Alpha (Samantha Morton) and the Whisperers are still MIA, though Judith turns up one of their skin-masks on the shore (another delightfully creepy effect). That sends everyone into a tailspin about the potential return of this season’s Big Bad. The real villain of the episode, however, is a dastardly inanimate object: a satellite that plummets through the sky in a blaze of bright light, then crashes and sparks a fire in the forest bordering Oceanside. It’s panic. It’s mayhem. It’s… actually a remarkably efficient and well-organized several long minutes of total mundanity. “Fire was the beginning of the end for The Kingdom. I’m not letting that happen to Oceanside!” booms Ezekiel, in an example of the show’s laziest method of characterization: having people recall events from the past out loud, as if that’s equivalent to showing how they’ve changed in the time since.

One character who has benefited from the handful of episodes since Rick’s departure, however, is Daryl (Norman Reedus), who has slowly regained some of the charm and innocence that made him a fan favorite in the show’s early years. His connection with Connie (Lauren Ridloff) has worked wonders for him, with endearing shots of the sign language guide tucked in his back pocket, and the dopey way he splutters “Really?” after Connie tells him he signs “in a Southern accent,” like he isn’t sure whether that’s good or bad. (Such is Ridloff’s charisma, too, that she radiates swagger with just a look and a single line written on paper.) 

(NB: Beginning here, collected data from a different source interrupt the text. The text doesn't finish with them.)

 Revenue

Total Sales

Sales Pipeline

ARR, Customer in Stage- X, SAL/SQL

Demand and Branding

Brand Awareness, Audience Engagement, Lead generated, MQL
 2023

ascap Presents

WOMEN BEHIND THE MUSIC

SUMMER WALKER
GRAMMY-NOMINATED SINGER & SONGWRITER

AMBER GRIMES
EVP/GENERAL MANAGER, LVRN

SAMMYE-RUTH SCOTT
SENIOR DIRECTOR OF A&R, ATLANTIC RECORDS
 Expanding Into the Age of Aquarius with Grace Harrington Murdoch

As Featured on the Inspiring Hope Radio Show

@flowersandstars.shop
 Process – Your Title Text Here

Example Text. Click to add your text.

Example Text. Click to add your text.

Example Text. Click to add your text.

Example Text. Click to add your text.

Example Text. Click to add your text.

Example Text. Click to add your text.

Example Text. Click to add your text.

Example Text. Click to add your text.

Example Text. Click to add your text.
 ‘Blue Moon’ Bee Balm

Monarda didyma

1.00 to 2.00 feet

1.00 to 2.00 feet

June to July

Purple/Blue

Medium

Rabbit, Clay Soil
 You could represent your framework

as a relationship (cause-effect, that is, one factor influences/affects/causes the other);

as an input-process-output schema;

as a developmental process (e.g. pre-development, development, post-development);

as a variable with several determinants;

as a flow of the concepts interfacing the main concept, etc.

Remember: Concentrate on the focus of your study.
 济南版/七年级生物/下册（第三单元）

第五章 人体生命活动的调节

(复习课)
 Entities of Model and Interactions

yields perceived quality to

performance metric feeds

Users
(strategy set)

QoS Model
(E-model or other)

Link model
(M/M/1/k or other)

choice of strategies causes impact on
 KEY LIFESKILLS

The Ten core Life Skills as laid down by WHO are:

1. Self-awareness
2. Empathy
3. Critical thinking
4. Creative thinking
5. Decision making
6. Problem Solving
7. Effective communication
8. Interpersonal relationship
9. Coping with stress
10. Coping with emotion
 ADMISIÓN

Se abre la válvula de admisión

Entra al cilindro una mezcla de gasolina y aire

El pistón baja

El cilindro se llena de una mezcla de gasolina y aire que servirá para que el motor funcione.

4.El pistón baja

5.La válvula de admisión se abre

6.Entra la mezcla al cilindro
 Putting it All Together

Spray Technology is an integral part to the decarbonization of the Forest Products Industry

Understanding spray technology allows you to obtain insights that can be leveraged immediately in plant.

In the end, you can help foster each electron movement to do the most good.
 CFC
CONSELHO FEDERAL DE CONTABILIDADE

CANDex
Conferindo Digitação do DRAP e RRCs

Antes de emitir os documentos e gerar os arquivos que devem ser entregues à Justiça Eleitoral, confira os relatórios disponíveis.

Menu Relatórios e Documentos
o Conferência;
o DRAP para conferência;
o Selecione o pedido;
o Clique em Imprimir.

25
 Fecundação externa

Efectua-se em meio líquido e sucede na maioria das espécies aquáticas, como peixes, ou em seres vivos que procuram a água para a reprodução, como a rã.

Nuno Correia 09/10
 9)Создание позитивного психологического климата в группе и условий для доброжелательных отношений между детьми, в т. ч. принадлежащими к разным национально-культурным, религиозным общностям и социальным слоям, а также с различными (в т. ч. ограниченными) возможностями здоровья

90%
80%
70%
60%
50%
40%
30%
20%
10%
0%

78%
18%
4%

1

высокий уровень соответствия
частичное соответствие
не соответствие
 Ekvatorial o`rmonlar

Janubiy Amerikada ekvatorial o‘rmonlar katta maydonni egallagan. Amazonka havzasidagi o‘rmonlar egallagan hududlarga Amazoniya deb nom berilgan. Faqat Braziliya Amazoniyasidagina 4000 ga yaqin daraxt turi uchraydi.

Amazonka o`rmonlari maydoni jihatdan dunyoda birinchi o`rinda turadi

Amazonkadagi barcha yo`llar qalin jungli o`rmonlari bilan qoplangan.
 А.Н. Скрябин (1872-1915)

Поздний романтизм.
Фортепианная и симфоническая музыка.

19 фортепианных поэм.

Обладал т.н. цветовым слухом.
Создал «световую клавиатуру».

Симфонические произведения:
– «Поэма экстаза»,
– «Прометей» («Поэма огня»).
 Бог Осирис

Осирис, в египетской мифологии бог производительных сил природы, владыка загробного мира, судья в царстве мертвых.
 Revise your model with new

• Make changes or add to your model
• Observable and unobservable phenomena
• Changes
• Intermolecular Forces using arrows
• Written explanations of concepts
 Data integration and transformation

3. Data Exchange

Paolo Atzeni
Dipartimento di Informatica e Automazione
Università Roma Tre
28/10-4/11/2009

Daryl’s reunion with Carol (Melissa McBride), and the pair’s idle dream of running away together and starting over without the conflict-prone knuckleheads they’ve palled around with for nine years, meanwhile, is the brightest spot of the episode. She teases him for calling her his “best friend.” Half-annoyed, half-amused, he gripes “Oh my God” in that faux-beleaguered way best friends do. It manages what so little of the show’s dialogue ever does: making these characters sound like real people.

Still, an interesting thing happens in a conversation between Negan (Jeffrey Dean Morgan) and Gabriel (Seth Gilliam), one that veers exhilaratingly close to self-awareness for the show. Negan’s behaved well enough during his life imprisonment to be granted a long enough leash to perform basic chores: taking out the trash, picking tomatoes, all under close supervision. Rather than a sign of the Alexandrians’ faith in his rehabilitation, however, his limited freedom is, he notes, simply a result of the colonies having someone new to hate. A “bogeyman,” as he puts it. There’s ripe ground there for examination of the show’s paltry faith in stories about what bonds people together other than fear of a common enemy. (For a few brief episodes at the beginning of last season, the show indulged more complex storylines about the formation of governments, the distribution of power and privilege, and how such constructs, no matter how well-intentioned, tend to marginalize people. It was a welcome change of pace—and then came the Whisperers. The show soon fell back into old habits.) 

Negan drops the subject, of course, before the show dares to critique its own reductive psychology—though Daryl does echo the sentiment later. “Sometimes I think we’re just surviving one fight to the next,” he tells Carol, sounding weary. For a moment, I hoped the pair would make good on their word, ditch the endless cycle of war, and strike out on their own for a new life of seafaring, motorcycling adventure. No more “them,” just “us.” But invisible strings hold them back, and by episode’s end, Carol is left facing the enemy again. I felt sorry for her. She and Daryl are far from the only ones tired of the same old routine.